We select Serverless Architecture for the backend with the following details.
We detect the events and act based on them on decoupled services.
- Scale and fail independently by decoupling services
- Agile development with leveraging the event router
- Reduce costs by spinning the server (or serverless functions) only when trigerred by the event.
Function as a Service (FaaS) is the comouting part of the Serverless architecture.
- Decoupled
- Lightweight
- Highly Scalable
- Highly Available
- Very cost efficient (pay per use)
We use API Gateway (WebSocket), Lambda functions, and DynamoDB which are well suited for Serverless application and follow the event-driven architecture with FaaS serverless compute.
Note: With Serverless architecture, we no longer need Load balancer or services like Zookeeper for Service Discovery. API Gateway is good enough for this purpose and our Serverless architecture adapts well to the workload with Lambda functions.
npm run deploy
We are going to manually upload our React app to S3 bucket and create a website which will be avilable through Cloudfront.

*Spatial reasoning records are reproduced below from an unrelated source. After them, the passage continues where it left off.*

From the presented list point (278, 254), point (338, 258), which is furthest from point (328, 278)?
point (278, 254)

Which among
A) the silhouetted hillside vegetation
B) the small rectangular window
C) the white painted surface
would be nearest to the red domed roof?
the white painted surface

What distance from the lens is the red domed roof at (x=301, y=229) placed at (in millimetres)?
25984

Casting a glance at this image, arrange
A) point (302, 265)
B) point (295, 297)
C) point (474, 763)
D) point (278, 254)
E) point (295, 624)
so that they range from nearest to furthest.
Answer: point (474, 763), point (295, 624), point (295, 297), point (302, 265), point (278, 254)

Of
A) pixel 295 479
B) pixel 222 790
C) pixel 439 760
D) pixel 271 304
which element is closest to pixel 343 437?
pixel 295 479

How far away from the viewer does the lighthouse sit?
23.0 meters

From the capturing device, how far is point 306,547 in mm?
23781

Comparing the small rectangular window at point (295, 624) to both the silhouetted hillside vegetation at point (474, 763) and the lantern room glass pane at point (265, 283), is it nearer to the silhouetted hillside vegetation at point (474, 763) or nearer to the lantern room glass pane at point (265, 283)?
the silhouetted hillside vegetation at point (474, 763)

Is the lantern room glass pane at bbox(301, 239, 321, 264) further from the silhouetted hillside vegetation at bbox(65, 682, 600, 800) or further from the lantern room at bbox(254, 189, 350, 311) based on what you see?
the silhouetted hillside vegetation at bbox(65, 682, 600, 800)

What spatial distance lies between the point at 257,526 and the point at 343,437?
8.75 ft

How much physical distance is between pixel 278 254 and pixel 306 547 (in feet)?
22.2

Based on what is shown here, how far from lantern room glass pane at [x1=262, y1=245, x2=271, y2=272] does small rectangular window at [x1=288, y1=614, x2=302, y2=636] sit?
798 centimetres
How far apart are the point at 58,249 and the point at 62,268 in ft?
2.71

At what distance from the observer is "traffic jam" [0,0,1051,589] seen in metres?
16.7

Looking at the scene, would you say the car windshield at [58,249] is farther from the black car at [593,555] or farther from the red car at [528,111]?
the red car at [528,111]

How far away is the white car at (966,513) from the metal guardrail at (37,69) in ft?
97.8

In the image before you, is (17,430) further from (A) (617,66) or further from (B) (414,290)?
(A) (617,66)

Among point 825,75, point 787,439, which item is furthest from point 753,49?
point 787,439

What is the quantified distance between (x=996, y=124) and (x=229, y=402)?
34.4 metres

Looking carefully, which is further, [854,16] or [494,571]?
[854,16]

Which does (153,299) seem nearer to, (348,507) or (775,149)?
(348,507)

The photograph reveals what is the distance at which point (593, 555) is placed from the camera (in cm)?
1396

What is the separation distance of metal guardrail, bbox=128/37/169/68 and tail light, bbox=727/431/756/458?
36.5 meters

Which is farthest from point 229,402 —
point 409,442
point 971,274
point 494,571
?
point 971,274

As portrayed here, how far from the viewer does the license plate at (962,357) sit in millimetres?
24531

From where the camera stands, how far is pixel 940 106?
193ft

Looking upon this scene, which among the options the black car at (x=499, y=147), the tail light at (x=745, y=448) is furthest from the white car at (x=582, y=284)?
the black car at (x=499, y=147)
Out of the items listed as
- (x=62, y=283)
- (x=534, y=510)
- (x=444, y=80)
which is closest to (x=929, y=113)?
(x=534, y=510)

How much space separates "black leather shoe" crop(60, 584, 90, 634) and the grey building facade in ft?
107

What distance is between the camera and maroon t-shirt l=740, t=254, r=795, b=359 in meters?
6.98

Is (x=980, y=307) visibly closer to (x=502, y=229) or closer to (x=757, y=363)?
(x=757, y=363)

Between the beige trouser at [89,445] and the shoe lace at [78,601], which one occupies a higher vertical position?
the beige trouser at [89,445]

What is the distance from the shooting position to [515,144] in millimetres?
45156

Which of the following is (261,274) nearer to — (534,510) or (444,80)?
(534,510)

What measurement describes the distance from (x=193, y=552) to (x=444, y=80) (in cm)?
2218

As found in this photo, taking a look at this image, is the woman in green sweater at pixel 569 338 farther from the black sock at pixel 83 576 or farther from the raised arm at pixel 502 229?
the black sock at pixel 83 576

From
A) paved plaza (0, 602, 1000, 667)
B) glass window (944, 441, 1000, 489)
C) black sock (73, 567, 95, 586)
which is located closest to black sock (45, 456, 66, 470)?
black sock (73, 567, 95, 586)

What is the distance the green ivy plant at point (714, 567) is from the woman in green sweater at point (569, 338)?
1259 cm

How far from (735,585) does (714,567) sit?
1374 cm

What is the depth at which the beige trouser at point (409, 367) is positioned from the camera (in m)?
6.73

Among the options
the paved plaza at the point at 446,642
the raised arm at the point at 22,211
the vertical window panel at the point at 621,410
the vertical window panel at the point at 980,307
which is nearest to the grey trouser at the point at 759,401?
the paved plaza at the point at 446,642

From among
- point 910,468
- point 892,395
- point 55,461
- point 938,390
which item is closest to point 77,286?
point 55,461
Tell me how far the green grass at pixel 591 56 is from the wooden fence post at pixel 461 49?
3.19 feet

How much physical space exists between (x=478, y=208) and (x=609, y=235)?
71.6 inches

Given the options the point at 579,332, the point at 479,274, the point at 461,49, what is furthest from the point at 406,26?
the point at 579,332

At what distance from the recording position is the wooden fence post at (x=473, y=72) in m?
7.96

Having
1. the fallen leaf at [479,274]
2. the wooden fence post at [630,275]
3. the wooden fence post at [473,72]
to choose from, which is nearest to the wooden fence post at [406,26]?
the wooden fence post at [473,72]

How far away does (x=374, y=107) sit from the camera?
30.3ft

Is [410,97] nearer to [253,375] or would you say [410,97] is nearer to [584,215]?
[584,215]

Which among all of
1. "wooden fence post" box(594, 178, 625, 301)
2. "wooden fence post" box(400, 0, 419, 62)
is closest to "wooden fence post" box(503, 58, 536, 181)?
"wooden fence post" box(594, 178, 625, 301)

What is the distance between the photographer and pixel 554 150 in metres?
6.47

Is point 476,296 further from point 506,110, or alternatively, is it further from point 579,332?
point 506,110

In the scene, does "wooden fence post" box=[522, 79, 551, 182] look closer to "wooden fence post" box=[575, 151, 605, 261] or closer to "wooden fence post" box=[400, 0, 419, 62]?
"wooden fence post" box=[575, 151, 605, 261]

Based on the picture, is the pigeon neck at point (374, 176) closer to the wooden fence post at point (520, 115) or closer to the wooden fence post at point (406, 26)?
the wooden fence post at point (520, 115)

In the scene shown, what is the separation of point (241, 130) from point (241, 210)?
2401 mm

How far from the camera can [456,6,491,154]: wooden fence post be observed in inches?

Create a bucket policy that allows public read:
touch ./bucket_policy.json
code ./bucket_policy.json
Add the following into the policy json file:
"Version": "2012-10-17",
"Statement": [
{
"Sid": "PublicReadGetObject",
"Effect": "Allow",
"Principal": "*",
"Action": "s3:GetObject",
"Resource": "arn:aws:s3:::<bucket-name>/*"
}
]
}
Run the commands below to get the website url:
npm run build
aws s3api create-bucket --bucket <bucket-name> --region=us-east-1
# When creating a new bucket, default policy doesn't grant public access (Amazon S3 Block Public Access is enabled). If your new bucket # # policy grants public access, you need to run this:
aws s3api delete-public-access-block --bucket <bucket-name>
aws s3api put-bucket-policy --bucket chat-frontend --policy file:///tmp/bucket_policy.json
aws s3 sync ./build s3://<bucket-name>/
aws s3 website s3://<bucket-name>/ --index-document index.html --error-document index.html
The website should be available at
http://<bucket-name>.s3-website.us-east-1.amazonaws.com/
To host the app with CloudFront and S3 using Amplify, use the chat-amplify folder and follow the steps below to publish the app:
First configure the project
npm install
amplify configure
amplify int
Now is the time to publish
amplify add hosting
amplify publish
| Postman | Chat App |
|---|---|
 |
 |
We use AWS CodePipeline. A Lambda function accommodates the logic to trigger the appropriate pipeline for each project (i.e. backend and frontend).
Users across the globe connect to the same APIs as well as frontend url available in edge locations.
- Set up a routing rule on Route 53 (e.g. least latency) to route the users to a region.
- Lambda function maps the S3 buckets to regions and modifies the request to hit the right region.